Keating anticipates he’ll have clients who range from high school and college athletes to senior citizens dealing with arthritis or other types of ailments. The therapy has gotten a fair amount of publicity in the celebrity press, with people like NBA star LeBron James reportedly touting the treatments.
“We want to make it available to the normal guy,” Keating said. “The weekend warrior who played 36 holes of golf over the weekend and is as sore as a bandit can use this. The normal guy can’t go out and buy one of these machines.”
In addition to the costs of the machines, special precautions also have to be taken. Liquid nitrogen can be fatal if too much of it gets in your lungs. The machine that Optimal Wellness will use encloses you only from the neck down, and an employee controls the machine at all times.

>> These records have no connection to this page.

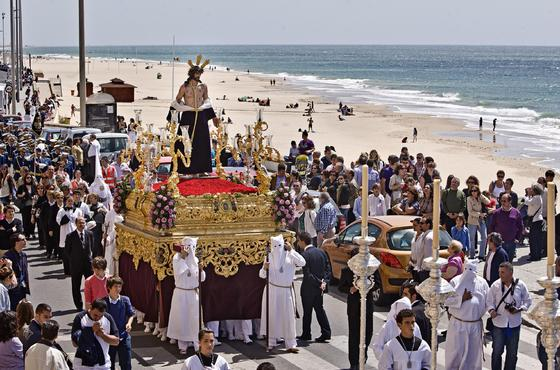 Salida procesional de Jesús Despojado.   Foto: Julio Gonzalez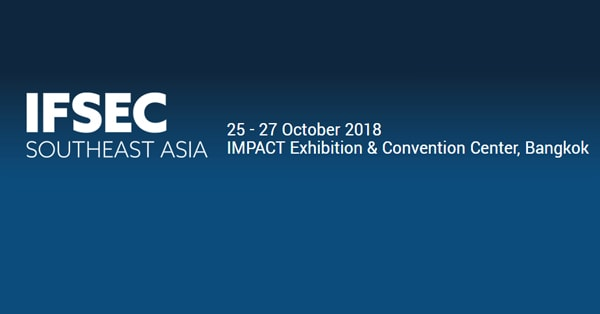 IFSEC 2018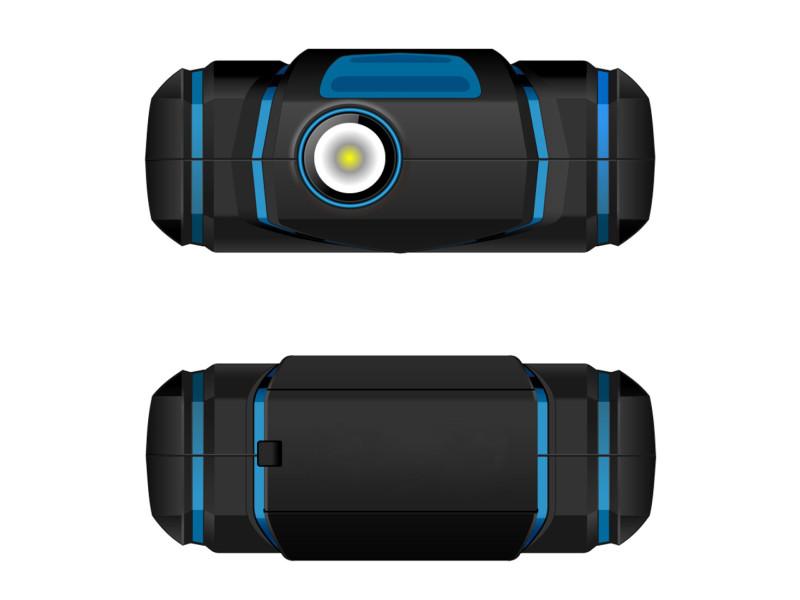 Téléphone Etanche Triple Sim Débloqué Portable De Chantier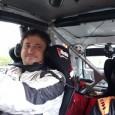 """CASTELLETTO BRANDUZZO – Prima gara della stagione motoristica per il pilota salicese Andrea Salviotti. Il """"Tigo"""" sarà al via del Motors Rally Show, che si svolge in questo fine settimana..."""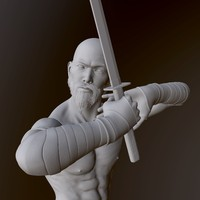 3d warrior sculpted zbrush model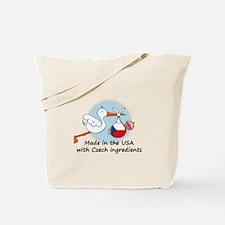 Stork Baby Czech Rep. USA Tote Bag
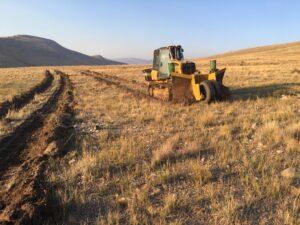 Scalper Bulldozer for Inter-Seeding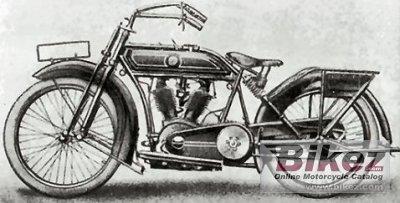 1921 NSU 8PS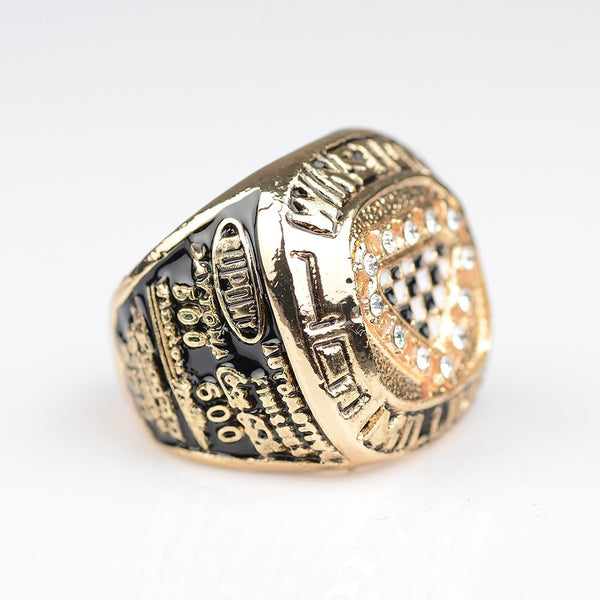 Winston Cup NASCAR Racing (1997) Replica Championship Ring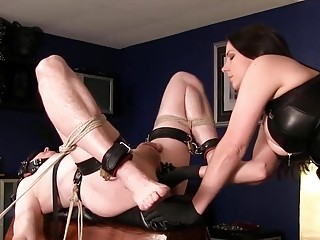 Prostate pleasures for a hot man who is tied up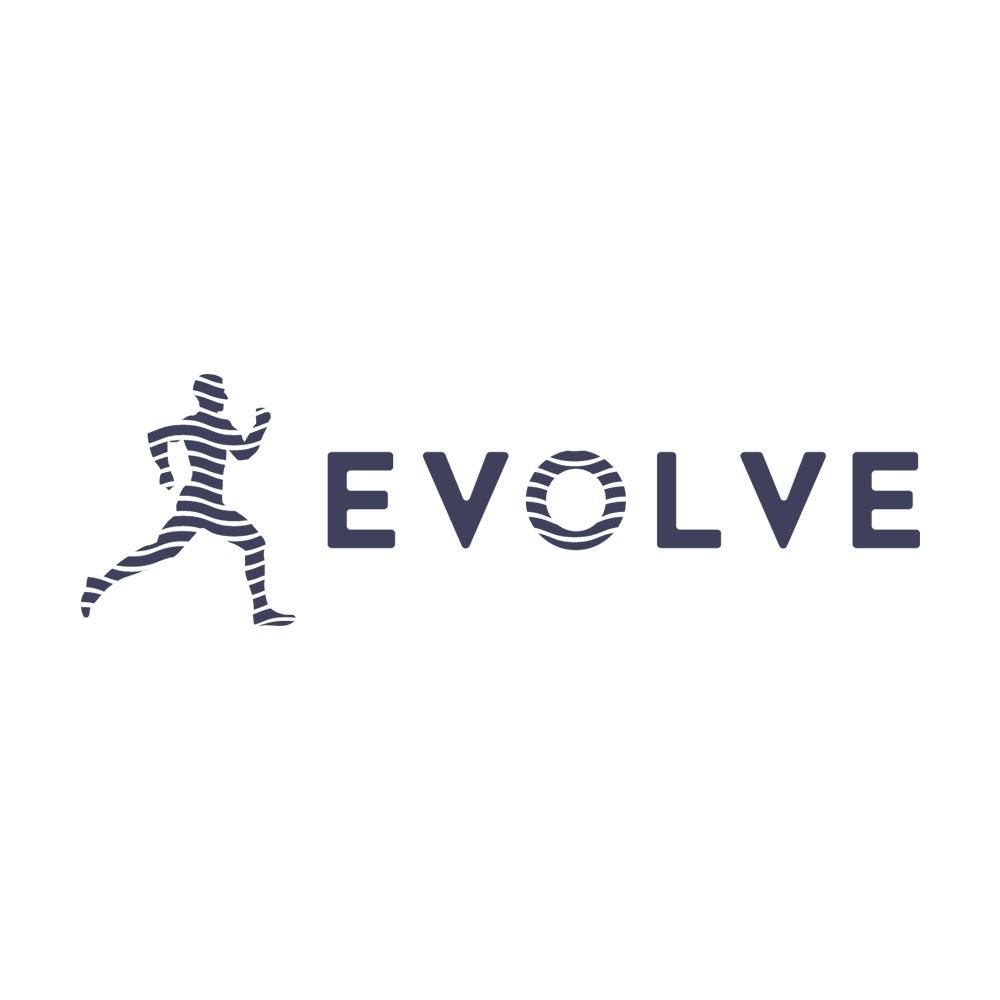 Evolve-Square-Logo.jpg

In terms of costs, Keating said a session will cost about $40, and he said people often use cryo sessions on a semi-regular basis, much like people schedule massage sessions periodically.
“We’re going to have a ‘frequent freezer’s club’ promotion,” Keating said.
In addition to the full-body therapy, Optimal Wellness also offers spot cryo treatment. That uses a different device that allows the cold to be focused on a particular area, like a sore shoulder or knee. It can also be used for facial treatment. Some people believe the cold helps promote more collagen and improves skin health.
The business also will have the other end of the temperature spectrum covered. It will offer an infrared sauna. Some people do find benefits from receiving cryo treatments and then immediately going into the hot sauna, Keating said.
The spa also will have one other unique piece of equipment, a Normatec compression suit. It is a suit that fits over your arms, legs and torso. A computer program inflates the suit, which squeezes more blood toward the heart, Keating said. He said the technique is used by a lot of marathon runners, triathletes and others who are looking to recover more quickly from a workout.
Keating has filed the necessary paperwork to begin remodeling the storefront to house the spa. The spa is going in the location formerly occupied by Grills & Grinders at 4931 W. Sixth St. Keating hopes to have the business open sometime in June.
Ryan Schulteis, a brokerage associate with Reece Commercial Real Estate, brokered the deal to bring Optimal Wellness to the shopping center. A quick note on that front, I reported last week how the commercial real estate market is becoming more competitive in Lawrence, as Stephens Real Estate announced it was opening a commercial real estate division. Add Reece to the list of companies joining the fray in Lawrence. The Kansas City-based company now has two agents who are working in the Lawrence market, Schulteis and Matt Watkins. The company has now secured three shopping centers that it represents, Wakarusa Crossroads at Sixth and Wakarusa, Orchards Corner at Bob Billings and Kasold, and the small center at the southwest corner of Clinton Parkway and Wakarusa Drive.